L’Ecole pratique des Hautes-Etudes venait d’être fondée en 1868 par Victor Duruy. Maspero, peu après son retour d’Amérique, y entra, en 1869, comme répétiteur de langue et d’archéologie égyptiennes. Quatre ans plus tard, en 1873, il présentait à la Faculté des lettres de Paris deux thèses qui lui valurent le titre de docteur ès lettres. Toutes deux, bien entendu, se rapportaient à ses études favorites : la thèse principale traitait du Genre épistolaire chez les anciens Égyptiens. C’était la première fois que l’égyptologie affrontait le jugement de la Faculté. Celle-ci n’eut qu’une courte hésitation. En accueillant la science nouvelle, elle lui reconnut droit de cité dans l’Université.

Cette science, qui avait dû, comme on le sait, son premier essor aux admirables découvertes de Champollion, avait pris pied avec lui au Collège de France dès 1831. Elle était française d’origine, elle recevait en France une investiture officielle. Bien que Letronne, qui occupa, de 1832 à 1848, la chaire laissée vacante par la mort prématurée de Champollion, ne fût pas à proprement parler un égyptologue, il rendit à l’égyptologie de réels services, en lui apportant le concours de sa grande érudition d’helléniste et de sa critique pénétrante. Il eut pour successeur Charles Lenormant, dont les connaissances archéologiques lui profitèrent aussi. Mais les progrès qu’elle avait faits pendant ce temps se manifestèrent surtout par l’enseignement d’Emmanuel de Rougé, spécialiste éminent, qui professa au Collège, de 1860 à 1872. Quand sa mort rendit vacante la chaire qu’il avait si brillamment occupée, on pouvait être embarrassé pour lui trouver un digne successeur. Le choix de l’assemblée des professeurs se porta sur le jeune répétiteur de l’Ecole des Hautes-Etudes, qui, depuis près de cinq ans, attestait, par ses leçons et par ses travaux, les progrès constans de son savoir. Il fut proposé en première ligne, à l’âge de vingt-six ans.

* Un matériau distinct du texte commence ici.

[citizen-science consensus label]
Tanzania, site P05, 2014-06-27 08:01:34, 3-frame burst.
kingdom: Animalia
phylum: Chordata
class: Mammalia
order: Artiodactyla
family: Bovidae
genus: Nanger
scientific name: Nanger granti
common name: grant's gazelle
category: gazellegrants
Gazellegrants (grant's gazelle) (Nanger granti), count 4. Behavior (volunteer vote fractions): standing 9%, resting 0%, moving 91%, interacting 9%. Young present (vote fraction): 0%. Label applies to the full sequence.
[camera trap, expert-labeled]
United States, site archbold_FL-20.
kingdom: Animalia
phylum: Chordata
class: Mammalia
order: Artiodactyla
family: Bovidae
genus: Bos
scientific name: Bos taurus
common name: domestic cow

Un peu effrayé d’un accès si rapide aux honneurs, le ministre réfléchit longuement, puis fit de lui un chargé de cours ; ce fut seulement le 4 février 1874, que son successeur le nomma titulaire.

Maspero a donc été professeur de philologie et d’archéologie égyptiennes au Collège de France pendant près de quarante-deux ans, de 1874 à 1916. Ce long enseignement fut, il est vrai, interrompu à deux reprises par ses séjours en Égypte, dont l’un dura près de six ans et l’autre quatorze ; soit, en tout, une absence d’une vingtaine d’années. Il reste qu’il a professé en personne au Collège pendant environ vingt-deux ans et, simultanément, à l’Ecole des Hautes-Etudes pendant une durée presque égale.

Ce n’est pas ici le lieu de s’étendre sur ce côté, par trop spécial, de son activité scientifique. Disons simplement que, grâce à sa double fonction de professeur et à son esprit d’organisation, il fut à même de donner un enseignement d’égyptologie plus complet et plus coordonné que cela n’avait été possible auparavant. Ses cours ont roulé sur l’archéologie, l’histoire, la grammaire, l’explication des textes, la religion. Il y manifestait au plus haut degré cette variété d’aptitudes et de connaissances qui l’a toujours servi merveilleusement. Visant avant tout aux résultats utiles, il n’a jamais cherché à grossir son public en lui présentant des exposés brillans, mais plus ou moins superficiels. Il s’adressait à un petit nombre d’auditeurs, qu’il se proposait d’instruire véritablement. Plusieurs de ses élèves sont devenus à leur tour des maîtres.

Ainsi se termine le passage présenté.